Q: Why do educational entrepreneurs think they're going to make a lot of money?
A: Zeichner: "Some alternative routes use non-profit status for the tax breaks and they outsource their services. From a distance it's hard to see where they're making money, but they are. ... I'm not implying anything about morality. Greedy, self-serving attitudes are everywhere, including universities. But there is a lack of transparency about what's going on. It astounds me how the NewSchools Venture Fund has so much influence while flying under the radar."
Q: I've done UBTE and "quick fix" teacher education programs. Quick fix doesn't work, and online programs are dangerous. Still, too many teachers don't really their profession like a true profession.

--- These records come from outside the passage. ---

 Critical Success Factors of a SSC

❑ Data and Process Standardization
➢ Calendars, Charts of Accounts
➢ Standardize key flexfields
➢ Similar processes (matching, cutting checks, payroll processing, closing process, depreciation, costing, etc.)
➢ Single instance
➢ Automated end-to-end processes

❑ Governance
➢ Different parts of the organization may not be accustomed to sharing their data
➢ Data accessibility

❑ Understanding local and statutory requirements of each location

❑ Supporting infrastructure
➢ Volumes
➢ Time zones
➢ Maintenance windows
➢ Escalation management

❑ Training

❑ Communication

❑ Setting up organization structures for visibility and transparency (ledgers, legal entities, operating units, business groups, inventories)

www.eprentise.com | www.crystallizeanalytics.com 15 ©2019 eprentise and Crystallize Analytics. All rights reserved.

A: Zeichner defends online education to a degree, having been involved with some online programs that offered a lot of quality. "I'd be careful in discounting all online programs. Some universities are using them along with more traditional approaches. They can be improved and we still have a lot to learn. We need to be careful about demonizing anything just based on their sponsorships or affiliations."
Q: What are things a new generation of mathematics educators should fight for in public education? How do we take our conversations outside the education community?
Zeichner: "For me, I've decided that ed schools alone will not accomplish much. The ownership of teacher education needs to be broader and shared with communities. I recently met with a lot of stakeholders and listened to their stories. There's a lot of community activism in places like Chicago and Philadelphia, and we can join those efforts already underway instead of coming in from above with solutions to their problems. I wish I'd been more in the public sphere in my career, writing more op-eds and participating in forums, even if many would have disagreed with me. Now, the polarization we're left with is harmful."
Q: How do we measure low-performing teacher education programs?
Zeichner: "I agree with the National Research Council's report on improving teacher education, and that the profession itself needs to take care of its own accreditation and monitoring. I'm afraid that test scores and value-added models will fill this role at great cost and distraction, as simply ranking as a way to improve quality has never really worked. To anoint these people who know little about the field as saviors is idiocy. Twenty-five years from now people will look back and wonder how we could have been so stupid."
(Mic drop. Not really, but I wish.)
For me, Zeichner's serious (and some might say somewhat depressing) talk was balanced by a sense of validation. Not only did I recently write a paper that expressed many of these same ideas, it gives me hope that the system I'm a part of is recognizing a need and possibility for significant change. For some people, I'm sure a reformed/deregulated system of teacher education seems like a remote possibility, but right now in Colorado we're anticipating the introduction of legislation proposing to do exactly that, removing the requirement for teacher education as we know it. If that bill appears and makes progress, you'll be sure to hear more from me.